- _ACTIVITY_
Below are several entries. Transcribe exactly those lines that fall from the one with "Люстра Delight Collection French Empire 5" through the one with "64030269 - Property Main Image", end lines included.

- _ENTRIES SHOWN_
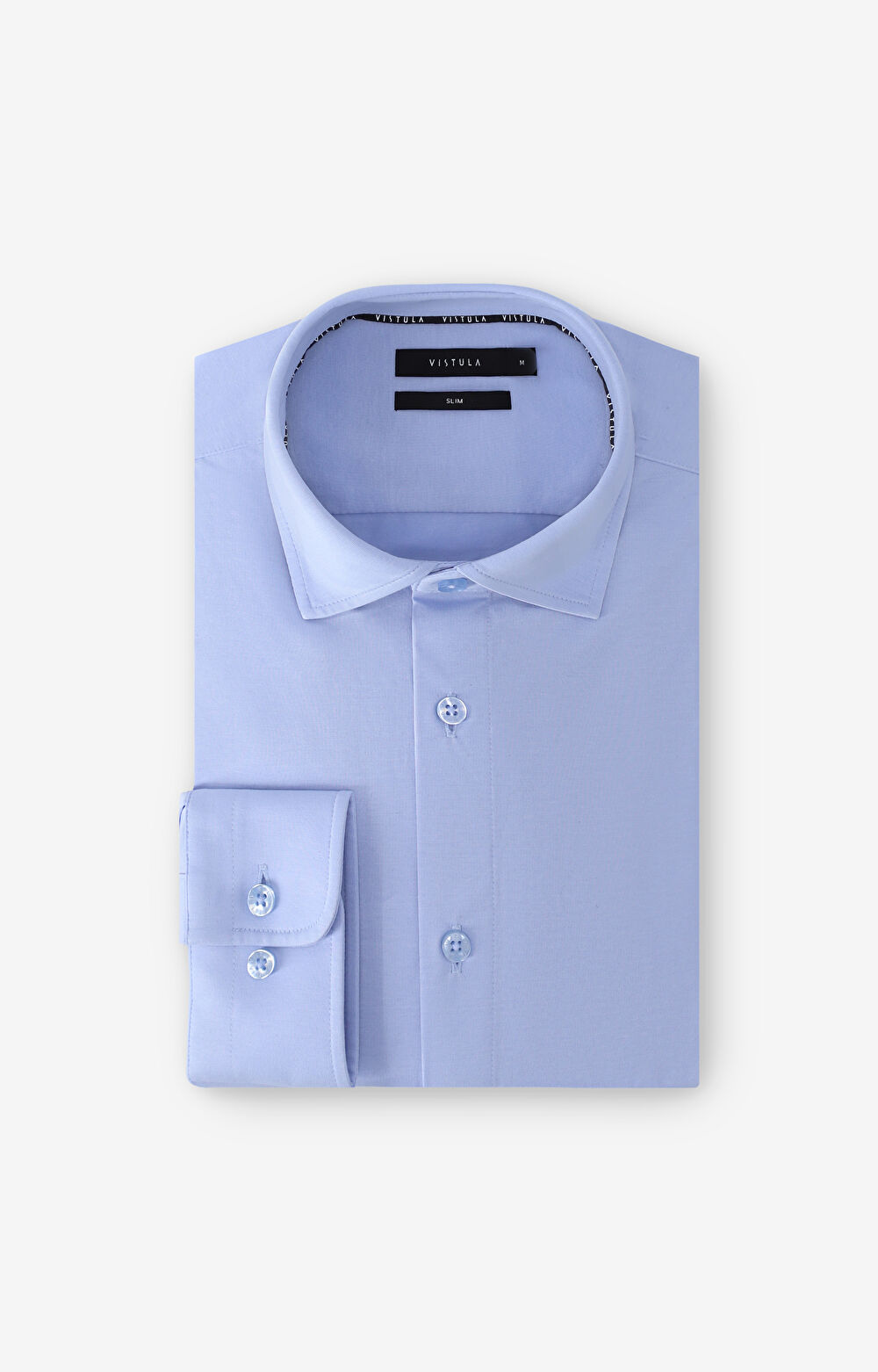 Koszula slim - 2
...
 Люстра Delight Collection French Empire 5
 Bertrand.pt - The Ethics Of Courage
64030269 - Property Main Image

- _ANSWER FOR THE TASK_
 Люстра Delight Collection French Empire 5
 Bertrand.pt - The Ethics Of Courage
64030269 - Property Main Image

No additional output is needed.